I never noticed yellow teeth but I have often thought you look like the young man who plays Harry Potter. That's a compliment. Harry's cool.
by emerson jr. (not verified) on Wed, 08/10/2011 - 11:50pm
I would guess, Emerson, that you are a Quaker.
by Oxy Mora on Wed, 08/10/2011 - 10:57pm
I typed a long reply on the little keyboard on my phone. The page reloaded before I sent. My writing disappeared. Here is abbreviated version. Not sure what you mean. I suffered through 3.5 hour government audit. Now have double vision in left eye. Perhaps not understand because of that. Research Quakers. See they do quiet prayer. Is that what you meant? I like quiet contemplation. But not what I meant. I meant quiet pray-ers, as in one who prays. Grew up Catholic. Was religious as child. Prayed before lunch. No one knew because I did it quietly without needing audience. Suspect some use religion for collective ego.
Seriously, I'm not sure if this is shorter than my original. What the heck?!
by emerson jr. (not verified) on Thu, 08/11/2011 - 12:09am
Sorry for the confusion. I was thinking Ralph Waldo Emerson was a Quaker. I was wrong, he was a Unitarian. And a transcendentalist. They were quiet.
Unitarians pray. To God and not through Jesus. As a college freshman I went to New York to hear the great Theologian Paul Tillich speak. He prayed to "God above God."
I think quiet prayers might be the only kind that God might hear.
by Oxy Mora on Thu, 08/11/2011 - 8:28am
Correction.
I would have guessed, Emerson, that you are a transcendentalist.
by Oxy Mora on Thu, 08/11/2011 - 9:35am
Or consider instead, Qnonymous 5:5-5:
"And when you blog, do not be like the hypocrites, who love to blog from amidst the crowds at the leadership conventions and in the election newsrooms, the better to be seen by others ....
But when you blog, go downstairs to your room, close the door and pray to your Father, who is unseen, but upstairs nonetheless.
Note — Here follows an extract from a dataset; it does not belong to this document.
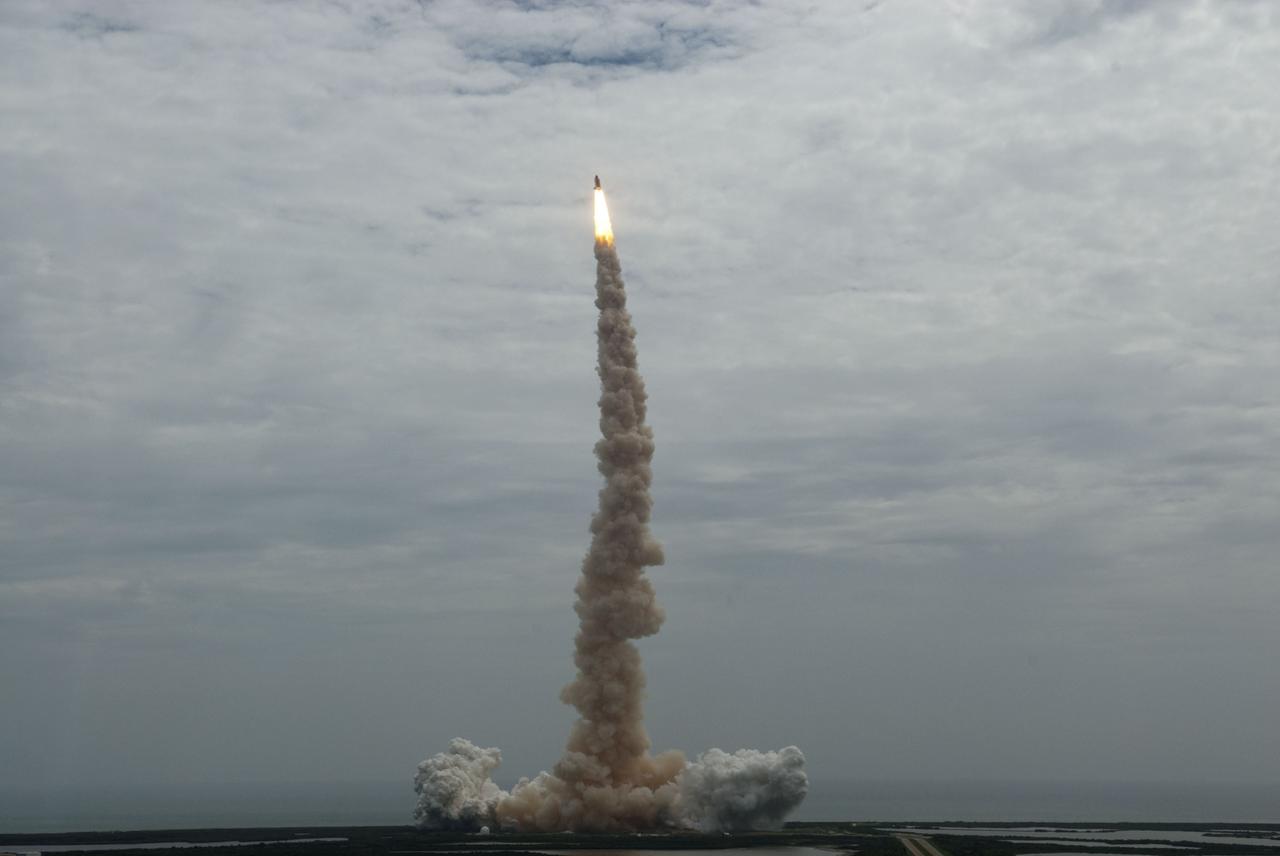 CAPE CANAVERAL, Fla. -- Seen from the roof of the Vehicle Assembly Building, space shuttle Atlantis thunders off Launch Pad 39A at NASA's Kennedy Space Center in Florida. Atlantis began its final flight, the STS-135 mission to the International Space Station, at 11:29 a.m. EDT on July 8.    STS-135 will deliver the Raffaello multi-purpose logistics module packed with supplies and spare parts for the International Space Station. Atlantis also will fly the Robotic Refueling Mission experiment that will investigate the potential for robotically refueling existing satellites in orbit. In addition, Atlantis will return with a failed ammonia pump module to help NASA better understand the failure mechanism and improve pump designs for future systems. STS-135 will be the 33rd flight of Atlantis, the 37th shuttle mission to the space station, and the 135th and final mission of NASA's Space Shuttle Program. For more information, visit www.nasa.gov/mission_pages/shuttle/shuttlemissions/sts135/index.html. Photo credit: NASA/Jeffrey Marino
And yeah, though He grumbles about paying all the goddamn bills, he's not gonna throw you out. At leats, not while your Mother's alive....
Oh. And also, do not Twitter. Seriously. Just f*cking don't.
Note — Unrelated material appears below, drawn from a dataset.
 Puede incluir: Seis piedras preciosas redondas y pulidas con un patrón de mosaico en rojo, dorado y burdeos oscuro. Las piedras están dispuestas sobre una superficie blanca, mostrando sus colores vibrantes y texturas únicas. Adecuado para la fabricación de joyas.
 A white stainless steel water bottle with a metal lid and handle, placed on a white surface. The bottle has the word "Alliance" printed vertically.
*Unholy sigh* Twitter. Jesus told me it would come to this."
by Qnonymous (not verified) on Wed, 08/10/2011 - 10:43pm
Genghis 100:100
Beware the unverified, lest he jerketh thy qwerty
by Michael Wolraich on Wed, 08/10/2011 - 11:30pm
I was listening to an on-line news feed that carried parts of his speech. I noted he said something to the effect that God doesn't pick a political party. And I noted a few other statements that basically distanced God from politics.
Seems what I thought he was saying was the exact opposite of the reason for the prayer meeting.
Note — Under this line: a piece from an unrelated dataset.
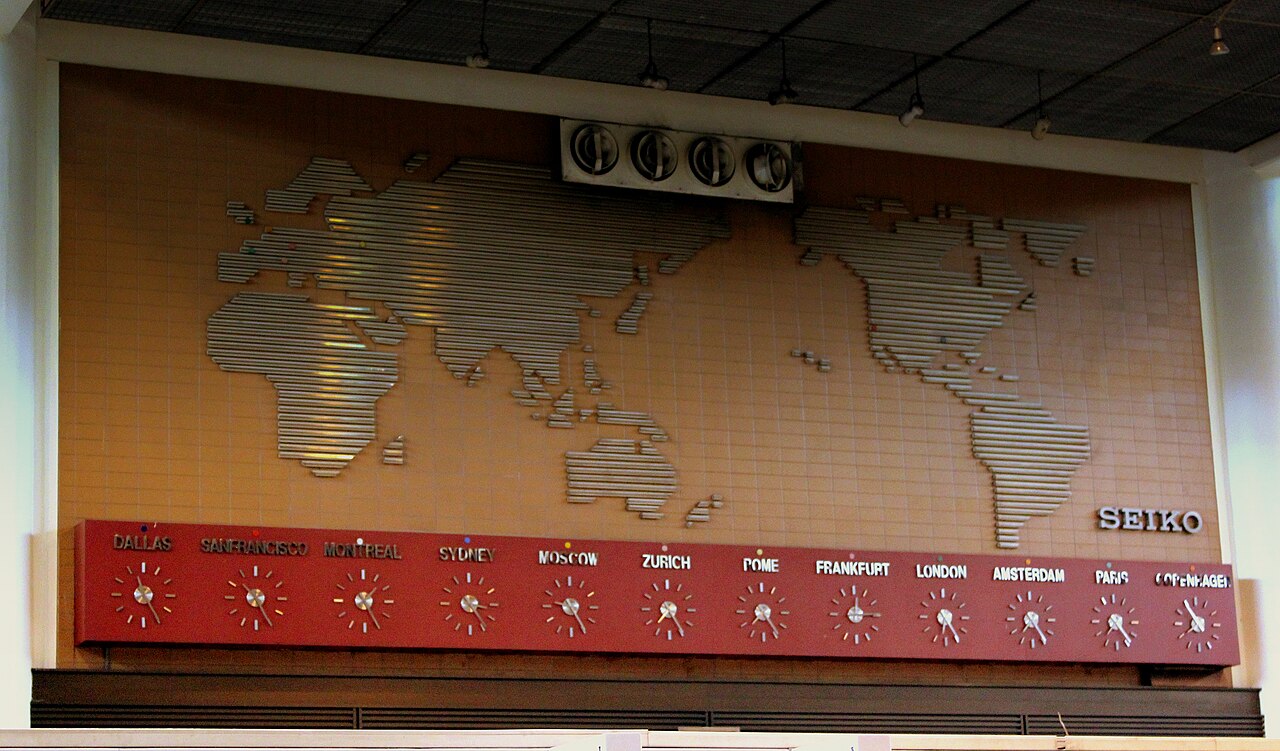WORLD MAP AND TIME ZONE CLOCKS AT DON MUENG AIRPORT BANGKOK THAILAND JAN 2013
Or was I just picking up some stray and random noise on my internet feed?
by Beetlejuice on Thu, 08/11/2011 - 7:21am
That was Jesus weeping in despair at the corruption of his essential message of humility.
by Oxy Mora on Thu, 08/11/2011 - 8:13am
So I wasn't experiencing a rapture then? He really did say it?
by Beetlejuice on Thu, 08/11/2011 - 11:24am
So funny, so truly true. Good job, G. But "calculating and un-Christian"? Of course they are. The voters wouldn't have them any other way. Love the picture they chose over there at CNN. Menacing but reassuring.